The district judge entered judgment in favor of Walston in the amount of $10,123,800 and subsequently awarded pre-judgment interest on the $3,800 amounting to $1,191.75. Thereafter, the district court denied a motion by Monumental for a judgment notwithstanding the verdict for the fraud claim. The court found that "the jury could have found the evidence, presented by the plaintiff, indicated that it would be virtually impossible to reach the lifetime maximum.... While the value of the policy was $250,000, in a theoretical sense, the jury clearly found the representation of value on the brochure was intended to create a belief that the policy would be far more valuable to the consumer than it actually was, considering the actual payment limitation."

The district court also determined that there was sufficient evidence presented at trial to support the claim for bad faith, concluding that "there was sufficient evidence presented for reasonable minds to find that Monumental unreasonably failed to settle Walston's claim." The court declared that the damages allowed in a bad faith action are akin to the damages allowed in an intentional infliction of emotional distress claim.

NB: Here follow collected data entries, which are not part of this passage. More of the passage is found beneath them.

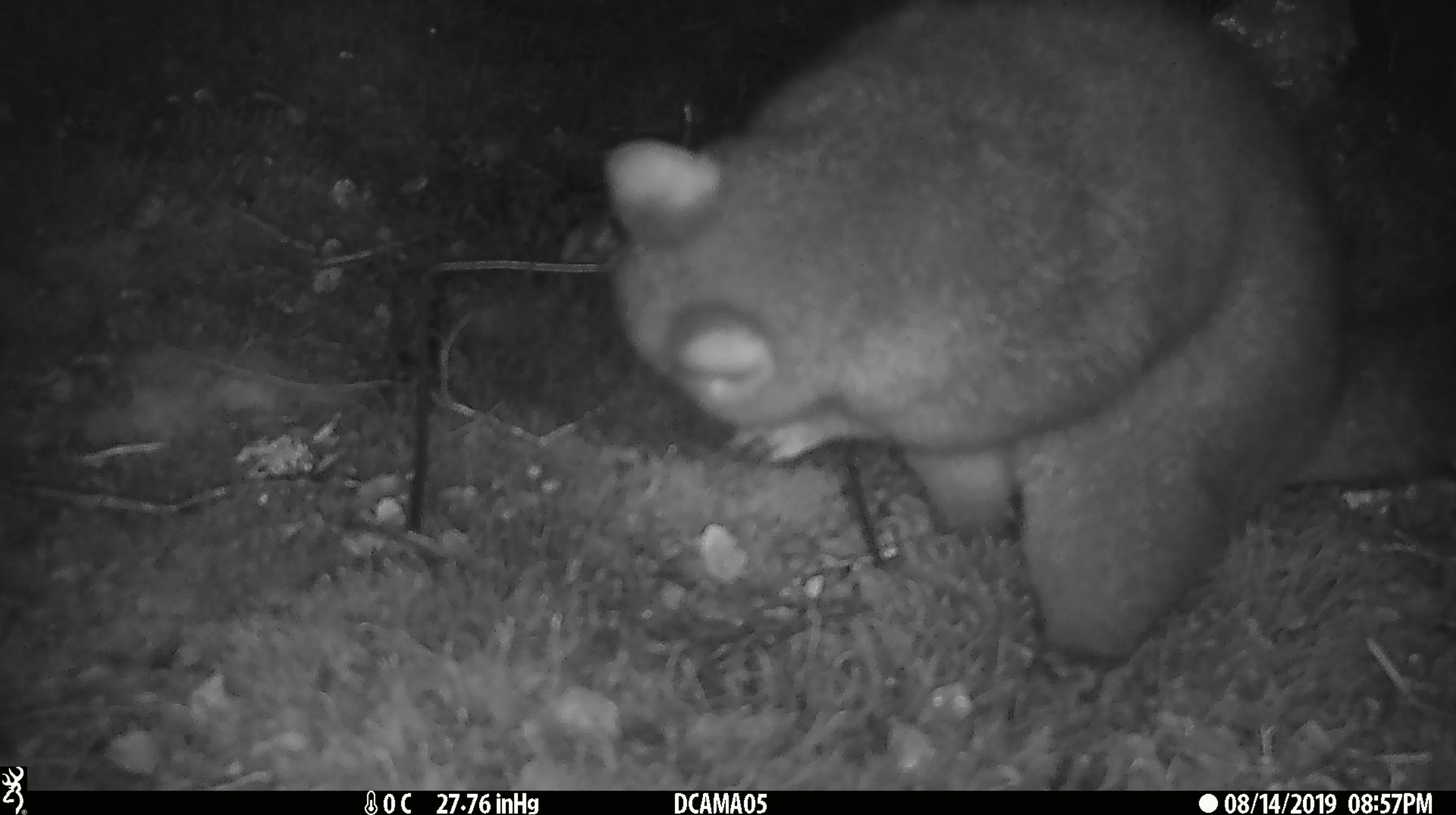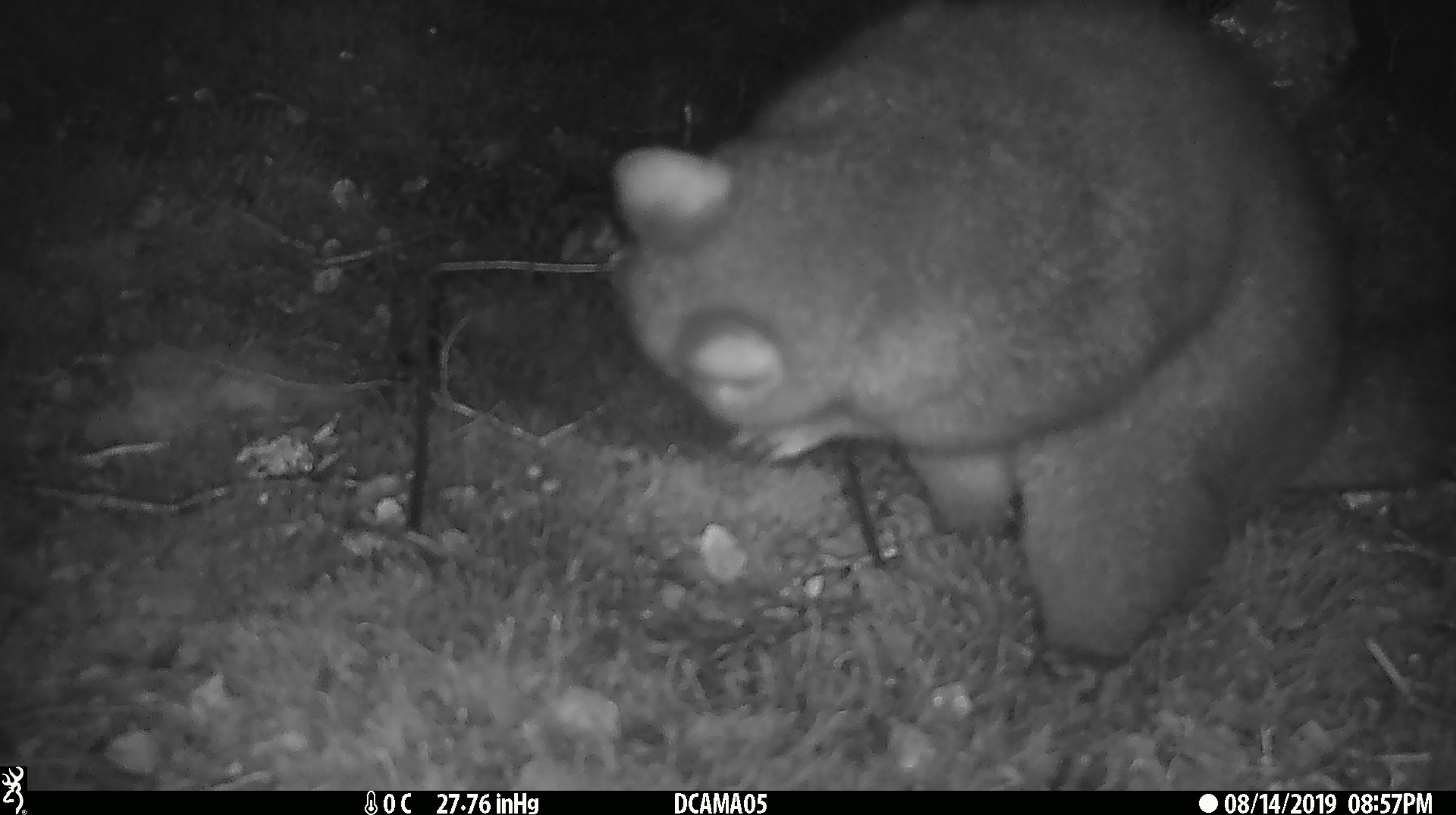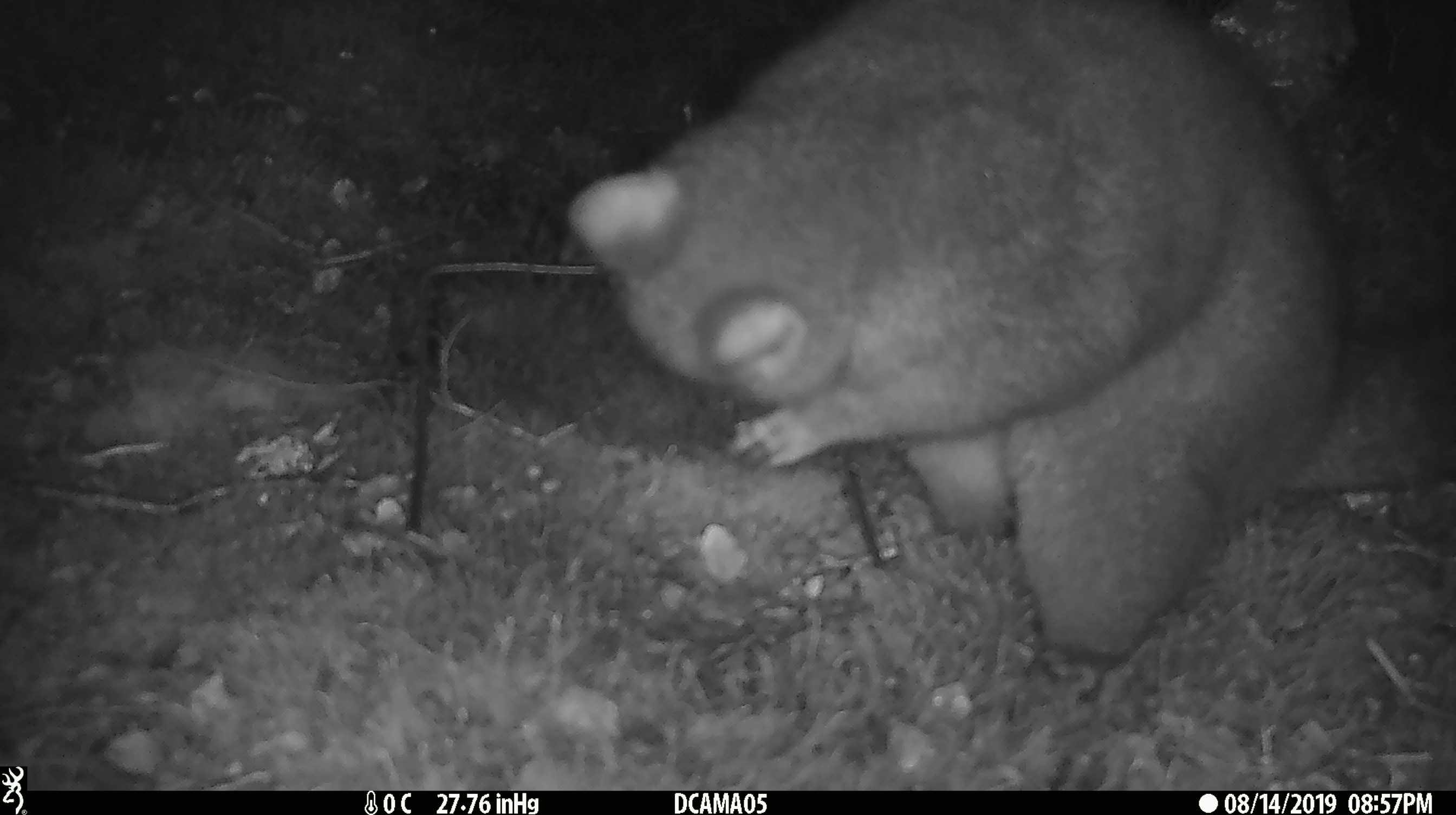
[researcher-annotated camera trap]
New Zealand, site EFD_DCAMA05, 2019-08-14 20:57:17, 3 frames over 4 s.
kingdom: Animalia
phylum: Chordata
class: Mammalia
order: Diprotodontia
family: Phalangeridae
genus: Trichosurus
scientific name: Trichosurus vulpecula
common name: common brushtail possum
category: possum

The district court relied upon Cuddy Mountain Concrete Inc. v. Citadel Constr. Inc., 121 Idaho 220, 824 P.2d 151 (Ct.App.1992), for factors in determining the appropriateness of punitive damages, referencing the following factors:

In addition to oppressive behavior in a business context, there are other factors which play a determinative role in deciding whether there is substantial evidence of an extreme deviation from standards of reasonable conduct: (1) the presence of expert testimony; (2) whether the unreasonable conduct actually caused harm to the plaintiff; (3) whether there is a special relationship between the parties, as in the Garnett insured-insurer relationship; (4) proof of a continuing course of oppressive conduct; and (5) proof of the actor's knowledge of the likely consequences of the conduct.

Cuddy Mountain, 121 Idaho at 229-30, 824 P.2d at 160-61. The trial court determined that these factors were present and denied the motion for judgment notwithstanding the verdict on the issue of punitive damages. Id. at 230, 824 P.2d at 161.